Problem >> Find every line below that contains the word "PRIMER" and copy it out.

Segment Start: Records for this exercise

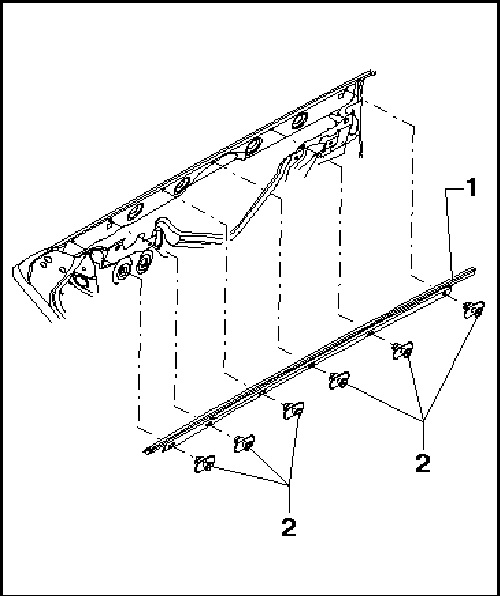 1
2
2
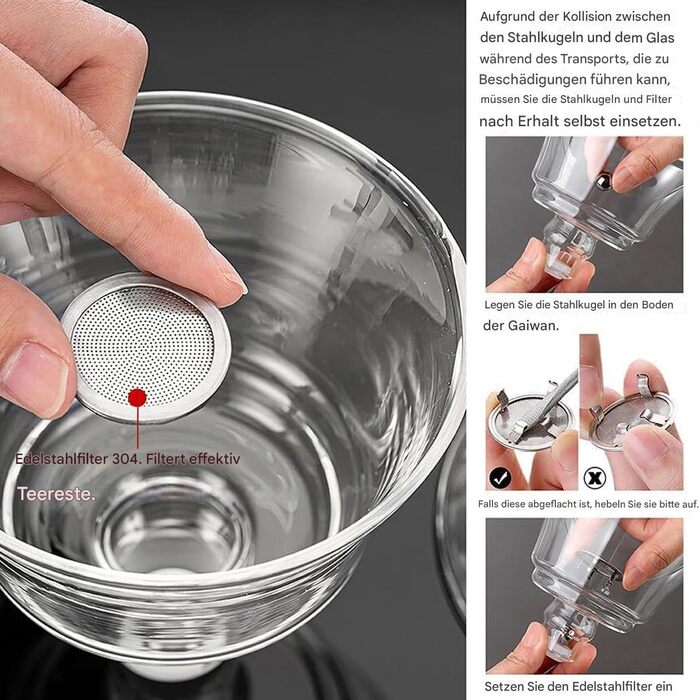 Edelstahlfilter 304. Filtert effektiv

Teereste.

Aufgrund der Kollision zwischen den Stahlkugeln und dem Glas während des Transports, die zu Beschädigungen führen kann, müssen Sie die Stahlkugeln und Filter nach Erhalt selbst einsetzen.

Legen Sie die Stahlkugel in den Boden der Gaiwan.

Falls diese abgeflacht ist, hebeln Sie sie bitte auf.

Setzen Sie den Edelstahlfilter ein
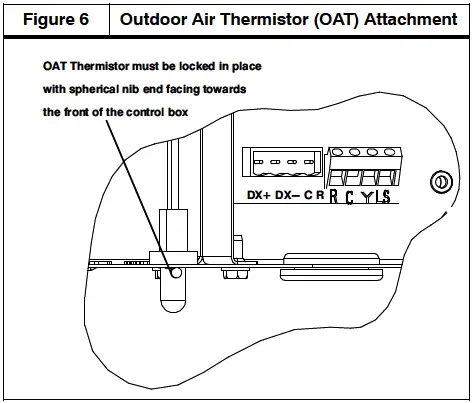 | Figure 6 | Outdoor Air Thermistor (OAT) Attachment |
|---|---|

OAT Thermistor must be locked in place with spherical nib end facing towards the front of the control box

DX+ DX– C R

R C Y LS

Segment End: Records for this exercise
Segment Start: Records for this exercise

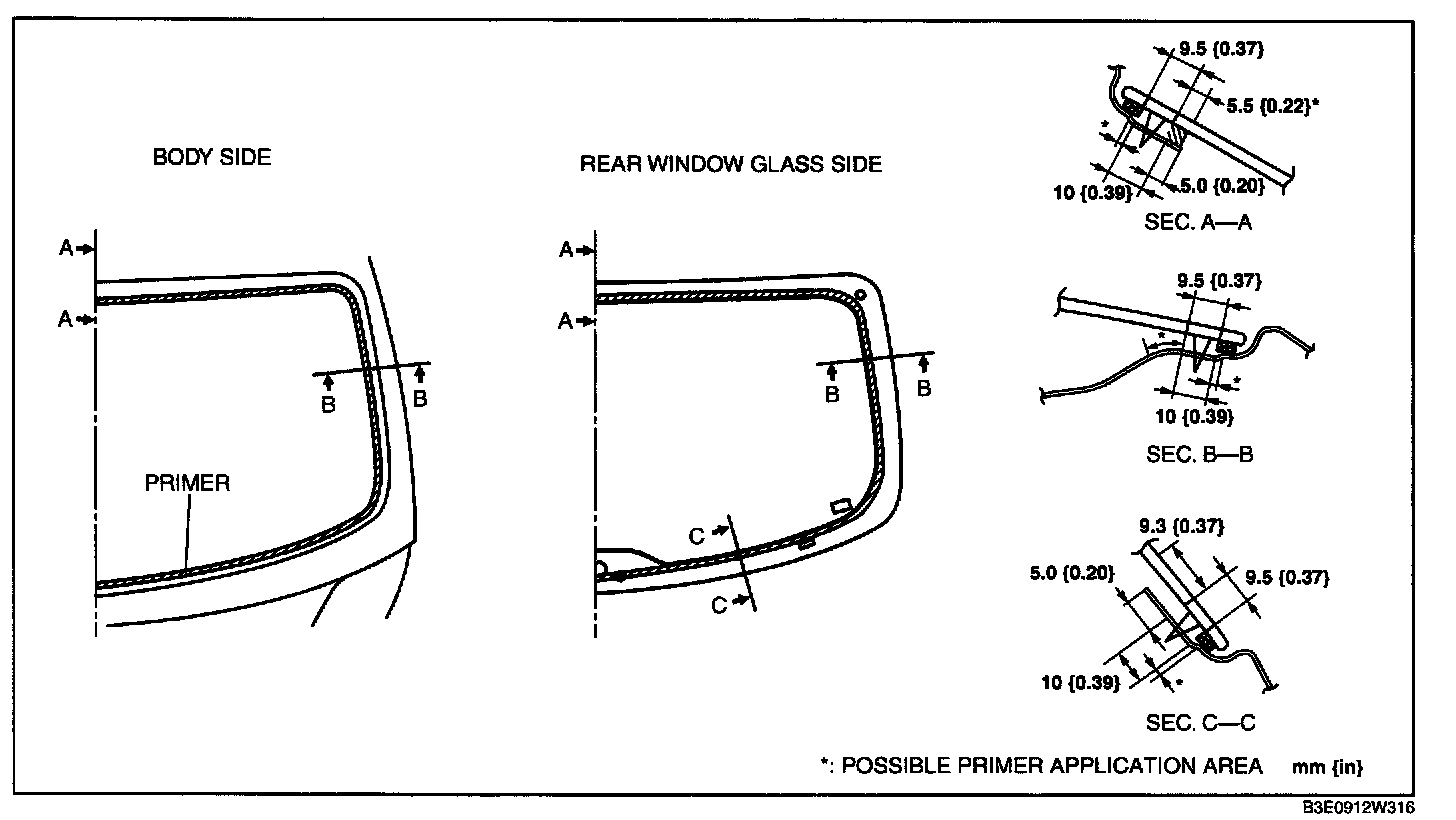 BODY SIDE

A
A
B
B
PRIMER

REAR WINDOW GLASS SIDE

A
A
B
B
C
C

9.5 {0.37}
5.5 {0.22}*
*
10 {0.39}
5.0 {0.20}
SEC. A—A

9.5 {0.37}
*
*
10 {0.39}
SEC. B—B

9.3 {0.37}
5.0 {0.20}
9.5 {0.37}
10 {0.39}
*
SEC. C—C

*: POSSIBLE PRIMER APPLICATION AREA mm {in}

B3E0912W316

Segment End: Records for this exercise

Response to the exercise >>
PRIMER
*: POSSIBLE PRIMER APPLICATION AREA mm {in}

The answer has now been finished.